* Your instructions *
Copy out, word for word, everything from the line containing "Would point (854, 455)" down to the last line of the data, both ends included.

(Spatial question data)
════
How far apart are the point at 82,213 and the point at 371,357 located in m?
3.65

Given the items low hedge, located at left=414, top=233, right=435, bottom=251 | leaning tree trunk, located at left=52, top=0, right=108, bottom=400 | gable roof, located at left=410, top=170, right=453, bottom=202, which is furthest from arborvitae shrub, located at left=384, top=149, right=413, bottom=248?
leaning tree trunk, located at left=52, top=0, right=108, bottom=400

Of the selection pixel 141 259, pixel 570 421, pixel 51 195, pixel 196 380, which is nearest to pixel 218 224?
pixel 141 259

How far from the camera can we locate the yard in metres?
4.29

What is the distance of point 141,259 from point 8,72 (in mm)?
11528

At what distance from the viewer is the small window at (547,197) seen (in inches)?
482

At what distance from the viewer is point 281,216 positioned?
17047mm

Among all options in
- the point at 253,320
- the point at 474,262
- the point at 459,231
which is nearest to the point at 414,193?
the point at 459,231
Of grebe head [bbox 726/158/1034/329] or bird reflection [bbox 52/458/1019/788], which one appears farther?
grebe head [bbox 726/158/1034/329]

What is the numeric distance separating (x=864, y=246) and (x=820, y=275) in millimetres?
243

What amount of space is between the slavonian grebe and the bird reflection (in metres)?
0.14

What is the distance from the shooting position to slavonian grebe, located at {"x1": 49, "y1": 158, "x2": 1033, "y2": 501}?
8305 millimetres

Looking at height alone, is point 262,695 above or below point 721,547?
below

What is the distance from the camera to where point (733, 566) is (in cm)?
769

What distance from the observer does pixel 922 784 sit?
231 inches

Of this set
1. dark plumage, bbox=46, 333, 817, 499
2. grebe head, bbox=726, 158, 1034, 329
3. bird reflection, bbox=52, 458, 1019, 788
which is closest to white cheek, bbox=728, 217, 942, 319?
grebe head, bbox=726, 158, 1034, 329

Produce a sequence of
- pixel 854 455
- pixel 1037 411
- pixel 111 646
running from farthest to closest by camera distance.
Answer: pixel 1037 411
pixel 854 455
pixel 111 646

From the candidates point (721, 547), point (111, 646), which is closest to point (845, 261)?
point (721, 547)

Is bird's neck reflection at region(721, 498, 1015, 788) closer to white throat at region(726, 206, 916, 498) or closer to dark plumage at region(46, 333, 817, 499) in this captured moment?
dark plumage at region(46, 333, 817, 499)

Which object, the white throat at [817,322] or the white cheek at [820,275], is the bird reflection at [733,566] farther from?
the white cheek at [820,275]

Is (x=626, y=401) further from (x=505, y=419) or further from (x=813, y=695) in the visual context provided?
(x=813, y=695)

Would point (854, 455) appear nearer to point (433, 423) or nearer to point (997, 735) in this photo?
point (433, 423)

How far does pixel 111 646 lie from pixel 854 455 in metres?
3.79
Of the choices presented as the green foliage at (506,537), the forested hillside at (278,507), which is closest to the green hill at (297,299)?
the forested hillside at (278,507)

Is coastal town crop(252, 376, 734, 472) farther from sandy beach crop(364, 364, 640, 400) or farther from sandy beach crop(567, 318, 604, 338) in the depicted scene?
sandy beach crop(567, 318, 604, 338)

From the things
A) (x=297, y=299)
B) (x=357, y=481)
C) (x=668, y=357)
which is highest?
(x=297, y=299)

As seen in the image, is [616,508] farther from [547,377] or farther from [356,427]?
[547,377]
════
* Answer to the problem *
Would point (854, 455) appear nearer to point (433, 423) or nearer to point (997, 735) in this photo?
point (433, 423)

How far does pixel 111 646 lie from pixel 854 455 in metres?
3.79
Of the choices presented as the green foliage at (506,537), the forested hillside at (278,507), which is closest to the green hill at (297,299)?
the forested hillside at (278,507)

Is coastal town crop(252, 376, 734, 472) farther from sandy beach crop(364, 364, 640, 400) or farther from sandy beach crop(567, 318, 604, 338) in the depicted scene?
sandy beach crop(567, 318, 604, 338)

From the things
A) (x=297, y=299)
B) (x=357, y=481)
C) (x=668, y=357)
which is highest?
(x=297, y=299)

As seen in the image, is [616,508] farther from [547,377] or farther from [356,427]?
[547,377]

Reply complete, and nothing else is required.